◆ PASSAGE À EXAMINER:
━━━

Danielle Dahan-Feucht consacre son étude à la littérature mémorielle d’auteurs juifs nés en Algérie et exilés en France pendant leur enfance ou leur adolescence. Dans “Marlène Amar: du silence à l’expression revendiquée d’une mémoire” (pp. 61-75), le critique se penche en particulier sur l’analyse de deux romans de Marlène Amar, La Femme sans tête (1993) et Des gens infréquentables (1996), ceux-ci traitant des souffrances de l’exil des Juifs d’Algérie. Après avoir expliqué les raisons qui sont à l’origine du choix de ces deux romans, Danielle Dahan-Feucht présente la thèse qu’elle tient à développer à l’intérieur de son article: “on lira La Femme sans tête et Des gens infréquentables comme le passage d’une mise à mort de la parole et du souvenir à sa libération et résurgence” (p. 63). Elle examine donc le silence caractérisant le premier roman, pour analyser ensuite son dépassement dans le deuxième, où l’on assiste à une prise de parole qui dévoile la mémoire d’une famille judéo-algérienne.

━━━

◆ EXTRAITS DE DONNÉES:
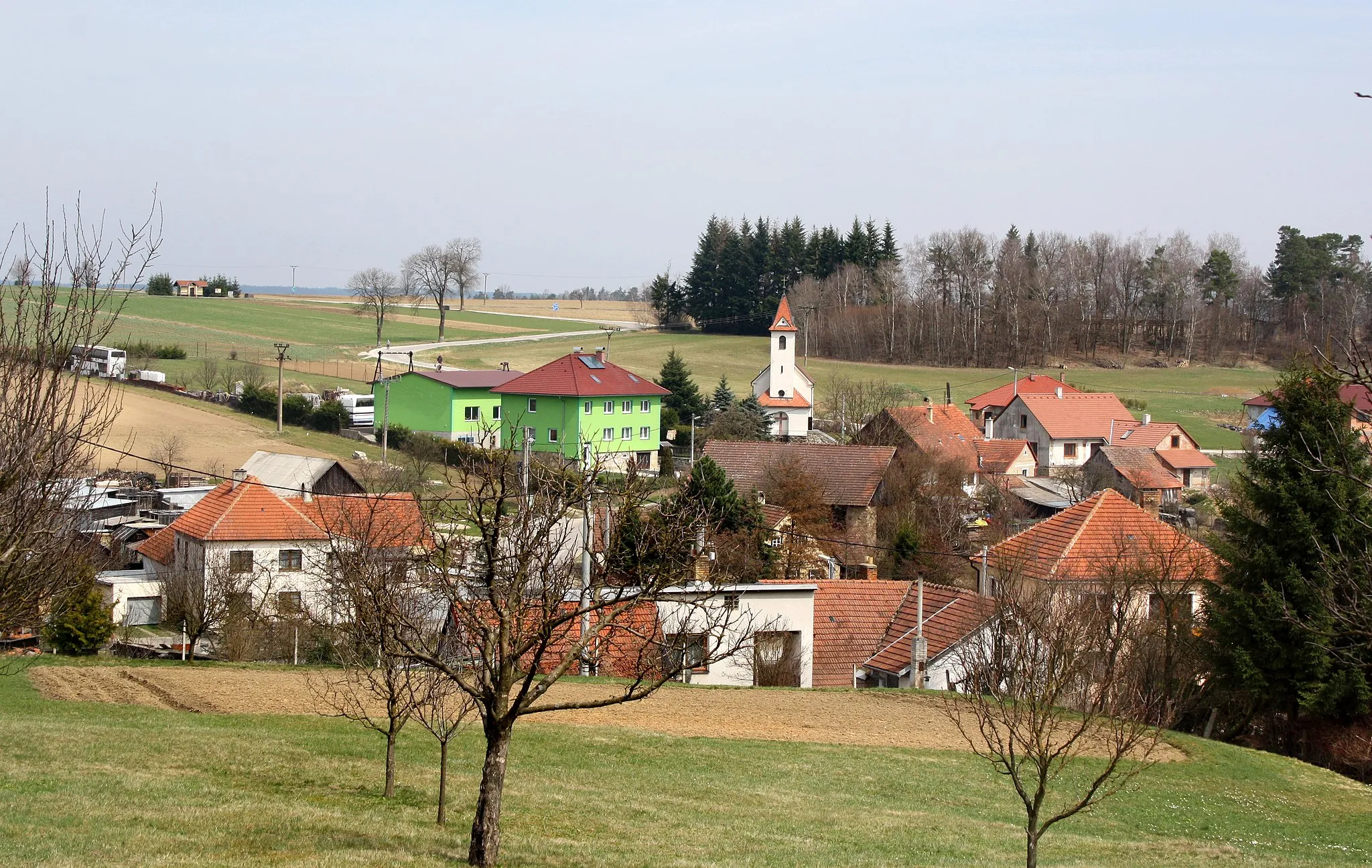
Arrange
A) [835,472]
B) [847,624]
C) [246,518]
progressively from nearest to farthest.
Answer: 1. [847,624]
2. [246,518]
3. [835,472]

━━━

Rédigez la suite du passage sur l'étude consacrée aux romans de Marlène Amar, en reprenant juste après sa dernière phrase.

Le troisième volet s’intitule “Support visuels, supports mémoriels” (pp. 79-121) et il s’articule autour de trois contributions portant sur les images en tant que supports de la mémoire. Dans la première, “Visites de la synagogue de La Goulette. La synagogue Beith Mordechai, rue Khaznadar, témoin et miroir d’une minorité de Tunisie” (pp. 79-98), Dora Carpenter-Latiri propose un travail d’anthropologie photographique, riche en images qui enrichissent l’article. À travers ses photos, elle fait l’histoire de la seule synagogue de La Goulette, à Tunis, en soulignant que ce lieu n’est pas seulement un lieu de mémoire, mais aussi un lieu de vie “par la présence des fidèles, par sa persistance dans le souvenir de ceux qui y sont passés, par son rôle dans la transmission des rituels” (p. 79). Tout au long de l’article, le lecteur peut donc profiter d’une visite virtuelle à l’intérieur de cette synagogue, grâce aux images et aux explications détaillées de toutes les photographies fournies par Dora Carpenter-Latiri.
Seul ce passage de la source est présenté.